First of all you will need a Google Service Account for your project. Service accounts are just specific Google account types that are used by services instead of people.
To make one go to Service Accounts in the Credentials in the section of Google Cloud Platform dashboard and create a new project or choose an existing one. Click on create new service account and continue with the process. At the end you will get the option to generate a key, we need this key so store it safely. It's a json file with the following structure:
{
"type": "",
"project_id": "",
"private_key_id": "",
"private_key": "",
"client_email": "",
"client_id": "",
"auth_uri": "",
"token_uri": "",
"auth_provider_x509_cert_url": "",
"client_x509_cert_url": ""
}
Go to your Google Drive and find the folder you want your files to be uploaded to and share it with the GSA.

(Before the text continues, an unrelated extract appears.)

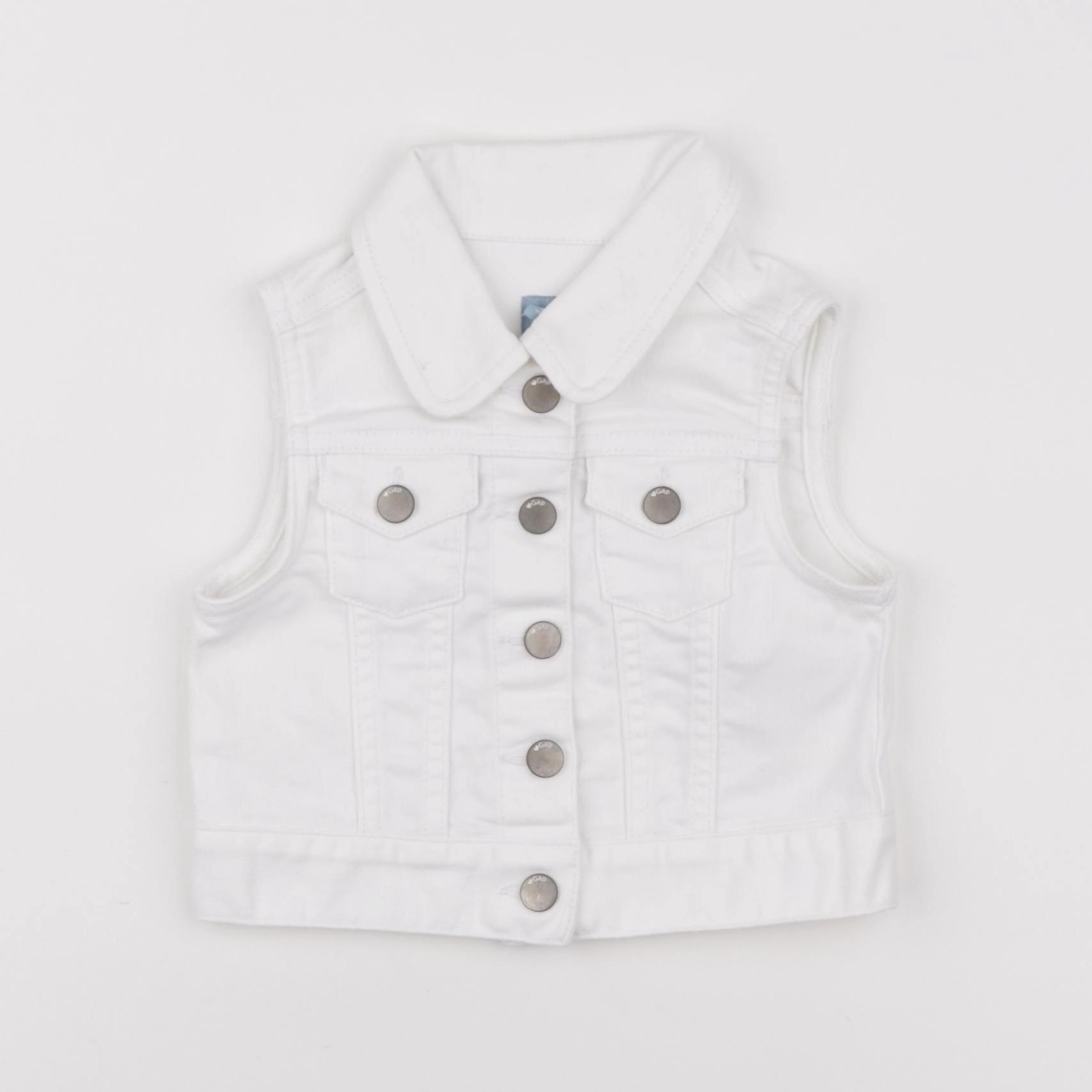 GAP - veste blanc - 18/24 mois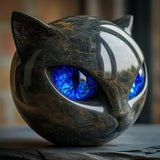 NyxCharm - Escultura Mística de Gato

You can find your service account email address in the client_email
property of your GSA credentials.
While you are here, take a note of the folder's ID,
the long set of characters after the last /
in your address bar if you have the folder opened in your browser.
This action needs your GSA credentials to properly authenticate with Google
and this should be kept from public view.
To do this, go to the Secrets section of your repo and add a new secret for your credentials.
As per GitHub's recommendation, we will store any complex data (like your fancy JSON credentials)
as a base64 encoded string.
You can encode your .json
file easily into a new .txt
file using any bash terminal
(just don't forget to change the placeholders with the real name of your credentials file and and the desired output):
$ base64 CREDENTIALS_FILENAME.json > ENCODED_CREDENTIALS_FILENAME.txt
The contents of the newly generated .txt
file is what we have to procure as a value for our secret.